An influx of “young blood” into an older person’s circulatory system to push back aging sounds like science fiction, but it’s an actual area of study that may hold some promise — and Trump-endorsing billionaire Peter Thiel plans on being the first in line to try it out. Here’s what you need to know about this vampire-like plan.
Peter Thiel Is Pushing For Society To Embrace The Technique
Thiel, a Silicon Valley entrepreneur who was the first outside investor in Facebook, has poured millions of dollars into anti-aging startups and therapies, and has argued that the rest of society should join him in finding a cure for aging and death.
In an unpublished interview with Bercovici, Thiel expressed his enthusiasm for finding a way to stay young forever — and noted he was willing to try a controversial technique known as parabiosis. “I’m looking into parabiosis stuff … where they [injected] the young blood into older mice and they found that had a massive rejuvenating effect,” Thiel reportedly said. “I think there are a lot of these things that have been strangely underexplored.”

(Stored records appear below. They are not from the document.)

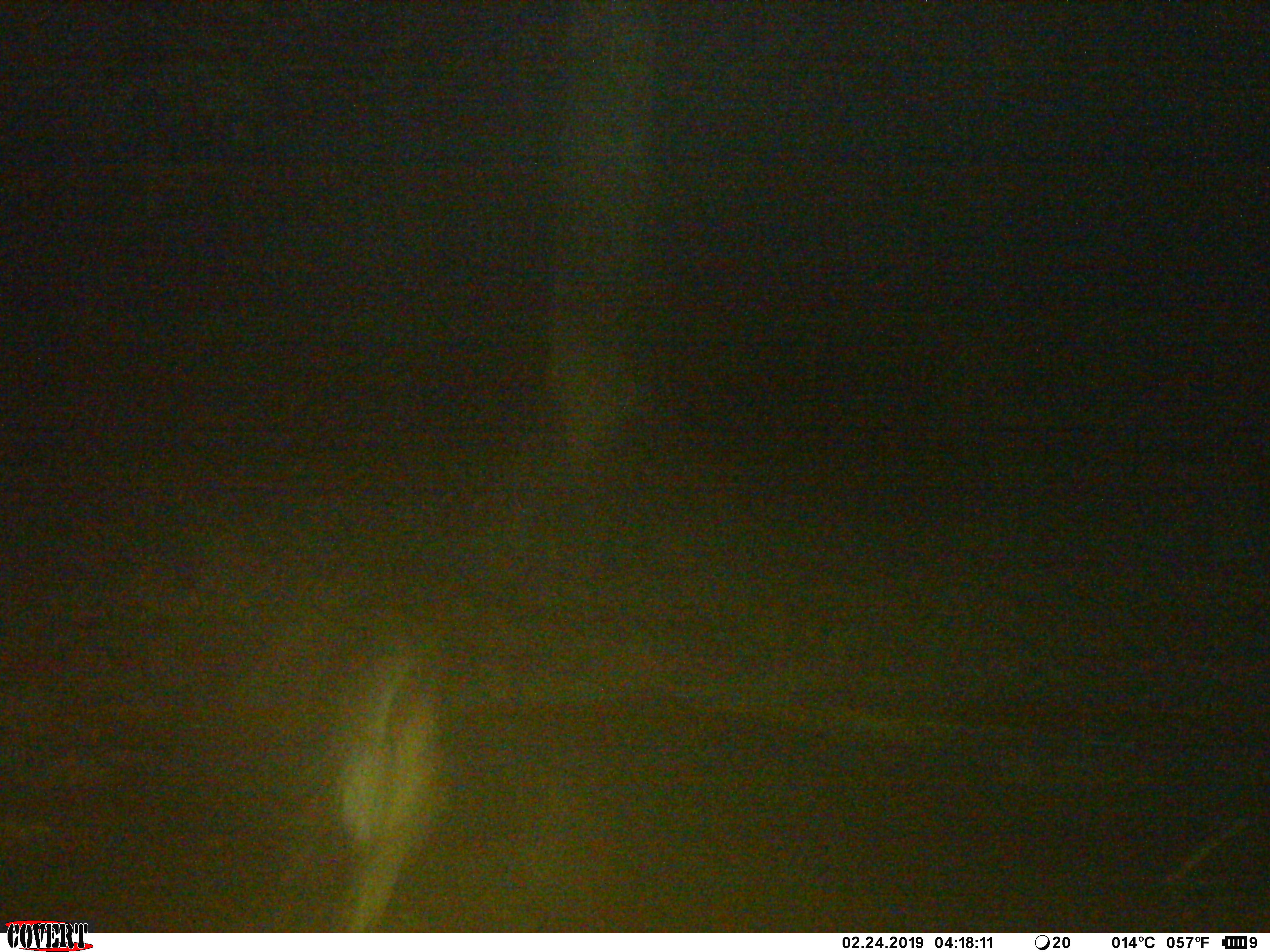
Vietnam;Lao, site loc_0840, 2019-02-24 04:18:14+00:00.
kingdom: Animalia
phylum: Chordata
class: Aves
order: Strigiformes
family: Strigidae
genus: Strix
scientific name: Strix leptogrammica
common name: brown wood owl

BREAKING EXCLUSIVE PIC Peter Thiel Begins Rejuvenation Experiments With the Blood of Young People pic.twitter.com/Wktsov1zrm
— Harold Itzkowitz (@HaroldItz) August 1, 2016
Parabiosis Has Been Studied For Years
It sounds crazy, but the notion of infusing a young person’s blood into an older person isn’t entirely baseless. In fact, it’s been studied for over 100 years as a potential therapy for not only aging — but also metabolism, diabetes, and cancer. Parabiosis as a term refers to the joining of two organisms together by linking their circulatory systems. The first crude animal experiments starting in the mid-1800s involved slicing into rats and sewing their circulatory systems together — but today, researchers are delving into how to make it work for humans in a much less sticky way.
It’s Believed To ‘Rejuvenate’ Tissues
Young blood transfusions won't turn an old person’s body into a young one. Instead, it works to help rejuvenate tissues and help them repair damage, as stem cell researcher Amy Wagers of Harvard University notes.
It’s Actually Effective — In Rodents
Amazingly, the technique has been shown to be successful in rodents. “By joining the circulatory system of an old mouse to that of a young mouse, scientists have produced some remarkable results,” a 2015 Nature report states. “In the heart, brain, muscles and almost every other tissue examined, the blood of young mice seems to bring new life to aging organs, making old mice stronger, smarter and healthier. It even makes their fur shinier.”
A Human Trial Is Underway
Now, a California-based company called Ambrosia is taking these experiments to the next level and started a trial involving humans. In the trial, participants over the age of 35 will be given transfusions from young blood donors — those under the age of 25 — and researchers will track their blood over the course of two years.
Is Peter Thiel’s vampire dream something we can actually see in the future, a reality of young blood transfusions? Quite possibly. It only seems like a matter of time.